Fewer Americans than forecast filed jobless claims last week, hovering around levels that are typically associated with an improving job market.

Applications for unemployment benefits increased by 11,000 to 278,000 in the week ended Jan. 31, from a revised 267,000 in the prior period, a Labor Department report showed Feb. 5 in Washington. The median forecast of 50 economists surveyed by Bloomberg News called for a rise to 290,000.

While the holidays make it difficult to adjust the date for seasonal swings this time of year, making the data more volatile, readings this low often correspond with gains in hiring. A Labor Department report on Feb. 6 is expected to show that U.S. payrolls added 230,000 workers in January.

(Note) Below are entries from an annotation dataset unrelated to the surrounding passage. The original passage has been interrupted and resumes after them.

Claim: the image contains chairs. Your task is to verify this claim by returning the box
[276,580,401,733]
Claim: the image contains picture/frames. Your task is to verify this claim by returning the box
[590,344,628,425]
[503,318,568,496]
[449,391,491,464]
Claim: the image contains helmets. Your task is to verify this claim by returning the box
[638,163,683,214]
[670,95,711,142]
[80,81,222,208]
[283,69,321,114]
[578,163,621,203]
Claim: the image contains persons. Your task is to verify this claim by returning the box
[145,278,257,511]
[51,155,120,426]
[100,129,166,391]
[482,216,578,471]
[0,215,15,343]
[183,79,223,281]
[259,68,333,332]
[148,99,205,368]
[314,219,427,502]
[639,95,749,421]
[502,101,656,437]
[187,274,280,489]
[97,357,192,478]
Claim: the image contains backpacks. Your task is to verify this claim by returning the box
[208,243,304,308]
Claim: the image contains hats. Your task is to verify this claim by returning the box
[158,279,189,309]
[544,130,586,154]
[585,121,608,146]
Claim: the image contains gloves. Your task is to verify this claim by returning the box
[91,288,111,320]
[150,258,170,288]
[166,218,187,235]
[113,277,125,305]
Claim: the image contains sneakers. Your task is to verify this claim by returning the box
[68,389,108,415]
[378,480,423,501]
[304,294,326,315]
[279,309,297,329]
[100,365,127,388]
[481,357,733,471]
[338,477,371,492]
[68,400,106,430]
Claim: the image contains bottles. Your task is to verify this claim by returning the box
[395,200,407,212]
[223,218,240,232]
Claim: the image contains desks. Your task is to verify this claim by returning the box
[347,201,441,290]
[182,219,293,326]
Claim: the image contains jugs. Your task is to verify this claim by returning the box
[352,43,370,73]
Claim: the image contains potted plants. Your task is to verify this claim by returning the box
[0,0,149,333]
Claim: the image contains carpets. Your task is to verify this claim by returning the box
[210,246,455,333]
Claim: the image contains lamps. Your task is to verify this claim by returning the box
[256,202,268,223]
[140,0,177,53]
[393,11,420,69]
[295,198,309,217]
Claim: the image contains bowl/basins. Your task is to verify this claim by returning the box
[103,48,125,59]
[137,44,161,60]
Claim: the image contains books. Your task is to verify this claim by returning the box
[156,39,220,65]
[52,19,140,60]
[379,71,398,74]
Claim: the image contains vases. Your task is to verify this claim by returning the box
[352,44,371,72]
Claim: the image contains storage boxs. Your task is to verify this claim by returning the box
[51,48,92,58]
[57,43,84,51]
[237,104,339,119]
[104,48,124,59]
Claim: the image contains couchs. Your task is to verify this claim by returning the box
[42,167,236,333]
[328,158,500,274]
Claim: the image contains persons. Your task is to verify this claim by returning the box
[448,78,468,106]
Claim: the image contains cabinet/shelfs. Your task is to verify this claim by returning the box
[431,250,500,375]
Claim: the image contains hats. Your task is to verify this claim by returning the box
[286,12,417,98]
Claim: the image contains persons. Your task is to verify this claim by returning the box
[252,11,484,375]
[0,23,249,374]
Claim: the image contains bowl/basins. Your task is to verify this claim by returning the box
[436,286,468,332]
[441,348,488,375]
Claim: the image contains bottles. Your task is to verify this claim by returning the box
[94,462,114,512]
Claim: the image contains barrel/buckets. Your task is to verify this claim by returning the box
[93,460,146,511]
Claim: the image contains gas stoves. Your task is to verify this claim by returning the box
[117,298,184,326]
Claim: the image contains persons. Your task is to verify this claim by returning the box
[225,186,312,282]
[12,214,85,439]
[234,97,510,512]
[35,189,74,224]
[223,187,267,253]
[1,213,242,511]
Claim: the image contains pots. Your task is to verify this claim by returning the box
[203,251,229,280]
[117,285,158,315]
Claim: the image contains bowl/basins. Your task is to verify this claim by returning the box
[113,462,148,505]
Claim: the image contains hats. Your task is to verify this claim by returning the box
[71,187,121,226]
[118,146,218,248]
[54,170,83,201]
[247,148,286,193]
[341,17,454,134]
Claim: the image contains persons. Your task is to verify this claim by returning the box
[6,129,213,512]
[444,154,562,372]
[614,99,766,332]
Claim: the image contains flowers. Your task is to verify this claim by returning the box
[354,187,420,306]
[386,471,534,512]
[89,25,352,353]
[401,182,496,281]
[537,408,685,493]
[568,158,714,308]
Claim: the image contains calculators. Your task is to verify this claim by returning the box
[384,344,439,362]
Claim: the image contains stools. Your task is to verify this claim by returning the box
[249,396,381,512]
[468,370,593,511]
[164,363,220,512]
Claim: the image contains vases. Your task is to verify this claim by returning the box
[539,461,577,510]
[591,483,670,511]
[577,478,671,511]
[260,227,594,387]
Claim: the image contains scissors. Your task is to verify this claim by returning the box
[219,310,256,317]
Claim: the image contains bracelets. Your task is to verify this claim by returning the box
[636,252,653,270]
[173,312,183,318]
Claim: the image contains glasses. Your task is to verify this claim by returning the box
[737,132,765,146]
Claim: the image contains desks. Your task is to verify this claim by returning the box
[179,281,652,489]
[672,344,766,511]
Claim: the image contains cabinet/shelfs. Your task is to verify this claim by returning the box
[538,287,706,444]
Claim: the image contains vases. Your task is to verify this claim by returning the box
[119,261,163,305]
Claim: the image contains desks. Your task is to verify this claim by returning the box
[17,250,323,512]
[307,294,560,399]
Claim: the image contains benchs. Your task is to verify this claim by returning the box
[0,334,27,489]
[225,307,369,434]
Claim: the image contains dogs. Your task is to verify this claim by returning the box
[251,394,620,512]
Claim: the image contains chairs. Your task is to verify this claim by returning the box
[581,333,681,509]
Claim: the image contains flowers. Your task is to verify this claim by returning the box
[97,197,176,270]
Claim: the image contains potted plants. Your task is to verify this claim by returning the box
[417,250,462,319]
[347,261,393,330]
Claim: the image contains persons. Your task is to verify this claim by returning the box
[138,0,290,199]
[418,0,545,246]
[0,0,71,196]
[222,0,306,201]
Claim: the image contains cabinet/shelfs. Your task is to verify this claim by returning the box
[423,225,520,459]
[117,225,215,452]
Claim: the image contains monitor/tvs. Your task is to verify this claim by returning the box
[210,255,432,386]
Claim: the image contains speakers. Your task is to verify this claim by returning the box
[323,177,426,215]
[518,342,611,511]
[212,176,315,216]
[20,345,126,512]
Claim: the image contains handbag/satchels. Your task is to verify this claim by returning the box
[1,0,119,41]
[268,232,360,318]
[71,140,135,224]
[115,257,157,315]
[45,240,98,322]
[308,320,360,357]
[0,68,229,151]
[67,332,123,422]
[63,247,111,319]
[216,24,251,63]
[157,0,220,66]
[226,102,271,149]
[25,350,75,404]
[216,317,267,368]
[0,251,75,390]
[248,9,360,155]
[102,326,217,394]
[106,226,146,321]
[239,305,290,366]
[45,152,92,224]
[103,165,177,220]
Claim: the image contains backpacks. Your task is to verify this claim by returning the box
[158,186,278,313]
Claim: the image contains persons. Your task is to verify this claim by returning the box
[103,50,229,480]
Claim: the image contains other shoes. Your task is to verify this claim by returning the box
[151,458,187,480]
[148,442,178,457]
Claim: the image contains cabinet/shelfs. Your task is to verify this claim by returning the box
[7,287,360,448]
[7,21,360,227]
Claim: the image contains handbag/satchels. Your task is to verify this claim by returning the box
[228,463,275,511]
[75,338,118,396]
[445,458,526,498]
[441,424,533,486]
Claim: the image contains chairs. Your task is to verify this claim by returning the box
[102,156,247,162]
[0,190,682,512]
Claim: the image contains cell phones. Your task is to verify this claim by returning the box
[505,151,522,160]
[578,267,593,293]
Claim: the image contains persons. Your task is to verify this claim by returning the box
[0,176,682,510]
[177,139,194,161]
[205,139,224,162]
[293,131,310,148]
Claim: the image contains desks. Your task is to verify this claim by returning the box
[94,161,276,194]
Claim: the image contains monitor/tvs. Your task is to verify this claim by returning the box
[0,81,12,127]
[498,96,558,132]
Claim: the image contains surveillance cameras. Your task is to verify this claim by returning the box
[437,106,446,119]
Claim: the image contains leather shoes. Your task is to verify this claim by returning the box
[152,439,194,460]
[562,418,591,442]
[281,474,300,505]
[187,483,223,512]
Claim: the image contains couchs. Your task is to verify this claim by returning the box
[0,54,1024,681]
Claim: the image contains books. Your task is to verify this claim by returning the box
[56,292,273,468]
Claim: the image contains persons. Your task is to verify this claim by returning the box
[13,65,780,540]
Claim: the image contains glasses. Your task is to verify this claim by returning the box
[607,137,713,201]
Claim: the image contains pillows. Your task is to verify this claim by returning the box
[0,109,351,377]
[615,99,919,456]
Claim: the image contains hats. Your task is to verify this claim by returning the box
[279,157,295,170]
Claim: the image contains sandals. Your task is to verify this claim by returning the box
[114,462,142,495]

“Given inclement weather this time of the year and the difficulty in seasonally adjusting the figures around holidays, claims are notoriously volatile,” Joseph LaVorgna, chief U.S. economist at Deutsche Bank Securities Inc. in New York, wrote in a research note before the report. “As long as claims remain below 300,000 on a trend basis, we can be reasonably confident that monthly job growth will continue to average well over 200,000.”



All eyes are on Feb. 6, when the Labor Department report is expected to show the world’s largest economy added more than 200,000 jobs for a 12th consecutive month and that unemployment held at 5.6%, a more than six-year low.

Another Labor Department report showed worker productivity dropped in the fourth quarter as employers boosted hours by the most in 16 years, making the cost of labor more expensive. The measure of employee output per hour decreased at a 1.8% annualized rate, after a revised 3.7% gain in the prior three months that was larger than previously estimated.

Economist estimates for jobless claims ranged from 273,000 to 330,000 in the Bloomberg survey. The Labor Department revised the previous week’s figure from an initially reported 265,000.

No states estimated jobless claims last week and there was nothing unusual in the report, a Labor Department spokesman said as the figures were released. Additionally, no states indicated that the blizzard than blanketed the northeast last week prevented workers from filing applications.

The four-week moving average, a less volatile measure than the weekly figures, declined to 292,750 last week, the lowest in more than a month, from 299,250.

The number of people continuing to receive jobless benefits climbed by 6,000 to 2.4 million in the week ended Jan. 24. The unemployment rate among people eligible for benefits held at 1.8%. These data are reported with a one-week lag.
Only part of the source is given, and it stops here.